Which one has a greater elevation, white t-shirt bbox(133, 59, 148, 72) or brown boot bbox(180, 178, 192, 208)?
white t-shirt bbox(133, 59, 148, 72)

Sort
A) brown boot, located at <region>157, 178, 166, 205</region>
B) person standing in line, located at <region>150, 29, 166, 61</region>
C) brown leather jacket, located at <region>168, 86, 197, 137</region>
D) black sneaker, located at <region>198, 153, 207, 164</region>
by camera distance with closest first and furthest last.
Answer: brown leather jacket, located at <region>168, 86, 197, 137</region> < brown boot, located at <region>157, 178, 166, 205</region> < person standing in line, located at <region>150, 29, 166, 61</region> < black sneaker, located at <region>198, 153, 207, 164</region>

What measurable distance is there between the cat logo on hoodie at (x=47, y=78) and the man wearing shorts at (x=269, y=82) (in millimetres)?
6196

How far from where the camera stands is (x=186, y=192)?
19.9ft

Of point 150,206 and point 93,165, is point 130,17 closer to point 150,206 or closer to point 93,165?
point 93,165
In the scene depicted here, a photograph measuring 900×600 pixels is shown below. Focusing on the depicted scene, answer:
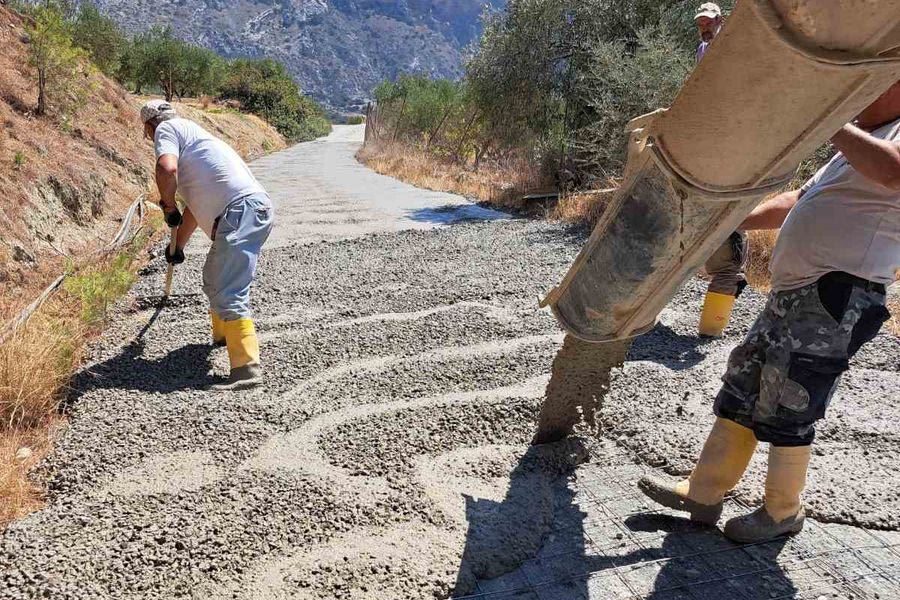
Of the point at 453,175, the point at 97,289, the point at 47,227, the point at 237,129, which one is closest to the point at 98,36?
the point at 237,129

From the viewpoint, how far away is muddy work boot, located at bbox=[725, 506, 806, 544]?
2.28 meters

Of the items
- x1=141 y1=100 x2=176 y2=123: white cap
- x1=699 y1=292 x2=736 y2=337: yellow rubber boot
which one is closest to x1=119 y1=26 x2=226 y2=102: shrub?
x1=141 y1=100 x2=176 y2=123: white cap

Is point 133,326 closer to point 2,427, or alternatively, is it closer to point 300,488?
point 2,427

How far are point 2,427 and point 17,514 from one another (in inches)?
30.1

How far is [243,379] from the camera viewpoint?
12.1ft

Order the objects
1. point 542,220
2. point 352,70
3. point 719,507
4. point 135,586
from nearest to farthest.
Result: point 135,586, point 719,507, point 542,220, point 352,70

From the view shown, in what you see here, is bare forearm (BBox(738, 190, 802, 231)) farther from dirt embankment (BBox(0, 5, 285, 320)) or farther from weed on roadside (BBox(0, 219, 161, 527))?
dirt embankment (BBox(0, 5, 285, 320))

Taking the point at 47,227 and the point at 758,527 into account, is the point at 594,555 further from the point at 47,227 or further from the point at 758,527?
the point at 47,227

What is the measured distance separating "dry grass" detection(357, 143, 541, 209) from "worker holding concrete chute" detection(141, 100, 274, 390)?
22.6 feet

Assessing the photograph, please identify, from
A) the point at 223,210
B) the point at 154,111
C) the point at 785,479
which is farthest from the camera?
the point at 154,111

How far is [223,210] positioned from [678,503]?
293 centimetres

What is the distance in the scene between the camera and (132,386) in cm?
366

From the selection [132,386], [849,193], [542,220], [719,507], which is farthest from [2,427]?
[542,220]

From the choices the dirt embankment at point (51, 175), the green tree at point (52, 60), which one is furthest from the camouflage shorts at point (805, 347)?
the green tree at point (52, 60)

######

Put all of the data above into a numbered list, one line per item, with the blank lines left out. Don't include the pictures.

1. Which one has a greater elevation, white t-shirt bbox(133, 59, 148, 72) or brown boot bbox(180, 178, 192, 208)?
2. white t-shirt bbox(133, 59, 148, 72)
3. Sort
4. A) brown boot, located at <region>157, 178, 166, 205</region>
5. B) person standing in line, located at <region>150, 29, 166, 61</region>
6. C) brown leather jacket, located at <region>168, 86, 197, 137</region>
7. D) black sneaker, located at <region>198, 153, 207, 164</region>
8. by camera distance with closest first and furthest last.
9. Answer: brown leather jacket, located at <region>168, 86, 197, 137</region> < brown boot, located at <region>157, 178, 166, 205</region> < person standing in line, located at <region>150, 29, 166, 61</region> < black sneaker, located at <region>198, 153, 207, 164</region>
10. What measurable distance is there between the cat logo on hoodie at (x=47, y=78) and the man wearing shorts at (x=269, y=82) (in millimetres)?
11. 6196
12. How far from where the camera stands is (x=186, y=192)?
13. 19.9ft
14. Of point 150,206 and point 93,165, is point 130,17 closer to point 150,206 or closer to point 93,165?
15. point 93,165
16. In the scene depicted here, a photograph measuring 900×600 pixels is shown below. Focusing on the depicted scene, answer:
17. Of the point at 453,175, the point at 97,289, the point at 47,227, the point at 237,129, which one is closest to the point at 98,36?
18. the point at 237,129
19. From the viewpoint, how far away is muddy work boot, located at bbox=[725, 506, 806, 544]?
20. 2.28 meters
21. Of the items
22. - x1=141 y1=100 x2=176 y2=123: white cap
23. - x1=699 y1=292 x2=736 y2=337: yellow rubber boot
24. which one is closest to x1=119 y1=26 x2=226 y2=102: shrub?
25. x1=141 y1=100 x2=176 y2=123: white cap
26. Is point 133,326 closer to point 2,427, or alternatively, is it closer to point 300,488?
27. point 2,427
28. How far are point 2,427 and point 17,514 from one another (in inches)?
29. 30.1
30. How far is [243,379] from the camera viewpoint?
31. 12.1ft
32. Order the objects
33. 1. point 542,220
34. 2. point 352,70
35. 3. point 719,507
36. 4. point 135,586
37. from nearest to farthest.
38. Result: point 135,586, point 719,507, point 542,220, point 352,70
39. From the view shown, in what you see here, is bare forearm (BBox(738, 190, 802, 231)) farther from dirt embankment (BBox(0, 5, 285, 320)) or farther from weed on roadside (BBox(0, 219, 161, 527))?
40. dirt embankment (BBox(0, 5, 285, 320))
41. Taking the point at 47,227 and the point at 758,527 into account, is the point at 594,555 further from the point at 47,227 or further from the point at 758,527?
42. the point at 47,227
43. What is the measured distance separating "dry grass" detection(357, 143, 541, 209) from "worker holding concrete chute" detection(141, 100, 274, 390)?
44. 22.6 feet
45. Assessing the photograph, please identify, from
46. A) the point at 223,210
47. B) the point at 154,111
48. C) the point at 785,479
49. which is farthest from the camera?
50. the point at 154,111
51. How far is [223,210] positioned from [678,503]?
52. 293 centimetres
53. What is the distance in the scene between the camera and (132,386) in cm?
54. 366
55. From the selection [132,386], [849,193], [542,220], [719,507], which is farthest from [2,427]?
56. [542,220]
57. From the choices the dirt embankment at point (51, 175), the green tree at point (52, 60), which one is furthest from the camouflage shorts at point (805, 347)?
58. the green tree at point (52, 60)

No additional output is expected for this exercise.